### EXCERPT
It can be difficult for new and experienced instructors alike to figure out just how much content (reading, exercises and assignments) is appropriate for a term, whether it’s an abbreviated term, a summer course (from 4-8 weeks), a quarter term (8-12 weeks) or a more traditional semester length term (from 14-16 weeks).
Here are some tools to help you figure out some common syllabus concerns:
- Creates your schedule for your syllabus
- Course workload estimator
- Accessible/Inclusive Statements
- Consider the students you have: This link provides some national statistics for all sorts of students and should be considered when designing your syllabus and your course. At the very least, include on campus resources that can assist different segments of our student population. this move also helps to create an inclusive learning environment where students can see themselves represented and/or see your classroom as a safe space.
- Interactive Syllabus
- Visual Syllabus: You can use the premise of an infographic to create a visual interesting one page version of your full syllabus. This idea of a regular syllabus and a visual one should help you think through the absolute most important things the students need to succeed in your class.
Below is a series of sample pacing documents
- pacing document specific to USF’s term and curriculum
- pacing document for a traditional semester term
If you’re interested in using the projects linked in this schedule, feel free to read through the detailed descriptions linked below or featured on the Assignments page. For supplemental materials, take a look at the instructor resources page.
Professional & Technical Communication (PTC) Service Courses
- ENC 2210: Technical Writing for the Health Sciences
- ENC 3246: Communications for Engineers
- ENC 3250: Professional Writing (a general business and professional writing course for all other majors, a large portion of which are business majors)
Course descriptions
The PTC curriculum encompasses three courses: Professional Writing, Technical Writing for Health Science Majors, and Communications for Engineers. The common goal of these courses is to help students identify and navigate the expectations for writing in their chosen professions. Coursework is designed to simulate professional writing situations and concerns (as opposed to academic or literary concerns).
ENC 2210: In the health sciences, technical communication is a vital component of effective, efficient, and patient-focused health and healthcare systems. Health sciences practitioners must be able to analyze, interpret, and create a variety of communications, from patient charts to data visualizations of an aging population’s healthcare needs. This course exposes students to a variety of communicative means for expressing technical and semi-technical information. Through smaller assignments and major projects, this course prepares students to pursue and engage with the communicative components of a career in the health sciences.
ENC 3246: In engineering, technical communication is a vital component of effective, efficient, and ethical work practices. Engineers must be able to analyze, interpret and create a variety of communications for a wide range of audiences. This course exposes students to a variety of communication strategies for technical and semi-technical information. Through smaller assignments and major projects, this course prepares students to pursue and engage with the communicative components of a career in engineering.

### EXERCISE TASKS
**a)** Answer these questions using the course-planning text, one answer per line and marked to match.
(i) How many weeks does the course-planning text give for a summer course?
(ii) Which course is described as a general business and professional writing course for all other majors?
(iii) In the ENC 2210 description, what range of communications must health sciences practitioners be able to create?
**b)** Decide whether each statement agrees with the course-planning text. Answer yes or no, and quote the exact words that settle it.
(i) A quarter term lasts from 14 to 16 weeks.
(ii) PTC coursework is meant to simulate academic or literary concerns.
(iii) Engineers must be able to create communications for a wide range of audiences.
**c)** Pick up the course-planning text after its final sentence and continue it.
The saved data entries are not needed for this exercise.

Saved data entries
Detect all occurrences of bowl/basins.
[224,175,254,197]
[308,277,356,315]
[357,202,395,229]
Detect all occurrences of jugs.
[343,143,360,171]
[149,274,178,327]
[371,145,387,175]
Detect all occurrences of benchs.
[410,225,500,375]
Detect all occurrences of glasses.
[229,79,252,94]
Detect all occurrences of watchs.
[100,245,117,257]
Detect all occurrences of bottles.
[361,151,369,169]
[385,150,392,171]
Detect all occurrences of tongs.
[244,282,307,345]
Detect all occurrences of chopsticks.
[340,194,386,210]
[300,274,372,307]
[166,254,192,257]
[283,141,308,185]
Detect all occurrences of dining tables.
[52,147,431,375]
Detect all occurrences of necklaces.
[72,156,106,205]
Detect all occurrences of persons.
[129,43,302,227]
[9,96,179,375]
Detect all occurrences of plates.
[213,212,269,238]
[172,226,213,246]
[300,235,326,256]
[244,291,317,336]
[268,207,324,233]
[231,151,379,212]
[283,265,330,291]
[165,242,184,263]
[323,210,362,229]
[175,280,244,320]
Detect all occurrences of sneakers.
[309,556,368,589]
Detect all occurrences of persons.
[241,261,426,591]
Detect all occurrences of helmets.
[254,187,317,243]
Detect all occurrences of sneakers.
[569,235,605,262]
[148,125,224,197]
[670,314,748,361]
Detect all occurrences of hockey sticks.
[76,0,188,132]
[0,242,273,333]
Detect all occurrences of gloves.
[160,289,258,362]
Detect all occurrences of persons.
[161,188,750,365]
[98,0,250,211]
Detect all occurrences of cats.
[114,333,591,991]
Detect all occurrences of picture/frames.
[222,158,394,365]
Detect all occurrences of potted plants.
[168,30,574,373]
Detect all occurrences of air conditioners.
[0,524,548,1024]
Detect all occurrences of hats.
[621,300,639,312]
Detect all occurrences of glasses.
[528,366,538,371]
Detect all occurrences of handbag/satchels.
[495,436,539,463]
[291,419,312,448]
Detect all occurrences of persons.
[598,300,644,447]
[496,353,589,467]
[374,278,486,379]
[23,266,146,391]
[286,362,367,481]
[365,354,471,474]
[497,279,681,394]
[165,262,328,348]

### RESPONSES PER TASK
**a)**
(i) From 4 to 8 weeks.
(ii) ENC 3250: Professional Writing.
(iii) Communications ranging from patient charts to data visualizations of an aging population's healthcare needs.

**b)**
(i) No: "a quarter term (8-12 weeks)"
(ii) No: "Coursework is designed to simulate professional writing situations and concerns (as opposed to academic or literary concerns)."
(iii) Yes: "Engineers must be able to analyze, interpret and create a variety of communications for a wide range of audiences."

**c)**
ENC 3250: Professional writing is a vital component of effective, efficient, and ethical workplace practices. Professionals must be able to analyze, interpret and create a variety of communications for a wide variety of audiences. This course exposes students to a variety of real-world communicative means and rhetorical strategies. Through smaller assignments and major projects, this course prepares students to pursue and engage with the communicative components of workplace writing practices.
Course Objectives
- Compose professional/technical documents and oral presentations for multiple audiences and specific purposes using appropriate technologies
- Collaborate effectively as a member of a multidisciplinary writing team
- Employ visual design strategies to produce rhetorically effective documents, visuals, and presentations
- Design and implement information literacy strategies
- Recognize ethical, legal and cultural issues
- Apply and adapt professional/technical writing conventions, including genre, tone, and style for particular writing situations
Student Learning Outcomes
- Analyze and write in a specific context defined by purpose and audience: Analyze professional cultures, social contexts, and audiences to determine how they shape the various purposes and forms of writing, such as persuasion, organizational communication, and public discourse.
- Learn effective document design: Learn to argue with visual data, understanding and implementing various principles of format, layout, and design of documents that meet multiple user/reader needs.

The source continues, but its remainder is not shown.